I listed this movie’s genre as a mixture of horror and adventure, but Jaws is actually two separate films: one horror and one adventure. Thankfully, they’re both good. The horror half is suitably frightening and the adventure half is suitably exciting, so the disparity in tone doesn’t matter that much. Each film even has its own separate mascot, in the form of an over-the-top supporting character. The horror scenes have the gaudily dressed Murray Hamilton (whose enormous credit inspires the comment, “King of all names!”) as Mayor Vaughn, whose dogged and insistent denial of his community’s shark problem stretches the early film’s credibility.
The adventure scenes stretch credibility even more with the unbelievably salty seadog Quint, who dresses like a homeless person and talks like a cartoon pirate.

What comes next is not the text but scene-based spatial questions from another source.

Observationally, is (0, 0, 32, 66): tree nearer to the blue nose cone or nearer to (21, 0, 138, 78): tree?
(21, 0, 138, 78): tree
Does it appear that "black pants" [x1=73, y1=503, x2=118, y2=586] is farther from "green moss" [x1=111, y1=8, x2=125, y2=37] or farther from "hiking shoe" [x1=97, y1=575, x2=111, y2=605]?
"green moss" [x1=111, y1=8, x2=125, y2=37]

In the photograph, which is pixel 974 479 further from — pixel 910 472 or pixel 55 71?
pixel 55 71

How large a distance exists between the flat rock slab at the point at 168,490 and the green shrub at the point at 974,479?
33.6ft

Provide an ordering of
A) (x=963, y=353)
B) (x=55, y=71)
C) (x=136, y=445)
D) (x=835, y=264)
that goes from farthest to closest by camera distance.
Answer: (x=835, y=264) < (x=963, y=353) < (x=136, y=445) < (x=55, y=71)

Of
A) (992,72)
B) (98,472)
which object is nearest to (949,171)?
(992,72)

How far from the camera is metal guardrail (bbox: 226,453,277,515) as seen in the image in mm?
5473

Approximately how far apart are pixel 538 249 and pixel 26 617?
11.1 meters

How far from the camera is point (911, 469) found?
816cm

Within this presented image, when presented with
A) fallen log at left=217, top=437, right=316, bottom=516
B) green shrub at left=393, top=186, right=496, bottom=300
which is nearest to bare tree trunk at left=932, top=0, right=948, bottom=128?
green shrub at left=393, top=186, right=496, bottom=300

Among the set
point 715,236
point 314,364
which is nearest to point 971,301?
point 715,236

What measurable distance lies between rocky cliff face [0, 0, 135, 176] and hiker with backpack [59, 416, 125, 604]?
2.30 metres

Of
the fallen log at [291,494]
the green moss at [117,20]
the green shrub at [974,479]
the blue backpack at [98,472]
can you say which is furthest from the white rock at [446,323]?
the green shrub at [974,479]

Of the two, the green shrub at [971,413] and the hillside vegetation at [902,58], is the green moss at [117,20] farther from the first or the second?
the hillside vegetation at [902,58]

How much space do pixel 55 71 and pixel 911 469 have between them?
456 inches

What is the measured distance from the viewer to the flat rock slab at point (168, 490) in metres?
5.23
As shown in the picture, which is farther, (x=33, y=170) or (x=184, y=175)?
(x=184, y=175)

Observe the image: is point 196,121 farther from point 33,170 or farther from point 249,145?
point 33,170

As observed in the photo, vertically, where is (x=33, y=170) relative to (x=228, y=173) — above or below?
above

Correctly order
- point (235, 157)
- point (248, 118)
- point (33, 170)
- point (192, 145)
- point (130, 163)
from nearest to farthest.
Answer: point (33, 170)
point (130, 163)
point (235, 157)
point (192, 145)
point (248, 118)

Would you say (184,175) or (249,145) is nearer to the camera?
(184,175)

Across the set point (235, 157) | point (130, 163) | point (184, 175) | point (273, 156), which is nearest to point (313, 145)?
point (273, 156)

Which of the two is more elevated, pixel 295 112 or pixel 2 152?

He’s got a loner/survivalist thing going on that makes him break the radio when they very much need it to call for help, and he deliberately destroys his own boat’s engines while pursuing their quarry. I’m not clear on his reasoning, here. Does he want to get them all killed? Sure doesn’t look like it when the shark chomps him down at the end. Maybe he knows he’s in an adventure movie and that a day-saving deus ex machina is more or less inevitable. That being the case, you’d think he’d know that the deus ex machina doesn’t usually kick in until they’ve killed off the most unlikeable character. Maybe he’s under the delusion that he’s more likable than Hooper.
The commentary starts off with Mike, Bill and Kevin discussing whether or not the shark’s attacks can be considered personal. (They conclude that the attacks are not specified as personal until Jaws 4, and thus all attacks in prior films are not.) As the opening scenes introduce our sleepy island hamlet, Bill comments, “Putting ‘Amity’ in your town’s name is like putting out a personal ad for more evil.” When the shark appears to start the final confrontation, Mike says, “I’m here on behalf of sharks everywhere to complain about Jabberjaw!” while Kevin speculates that “this is all leading up to the climactic scene where they get Jaws up on water skis and jump him over Fonzie.” The commentary is funny enough—about average for Mike and company—but certain films are too absorbing for something average, and Jaws seems to fall into that category. My attention sometimes wavered between the comments and the action, but I had a good time both places, so it’s definitely worth seeing.
Oh, and stick around at the end to hear Kevin (with backup vocals by Virginia Corbett) croon a shark-flavored love ballad that lasts until well after the closing credits have finished.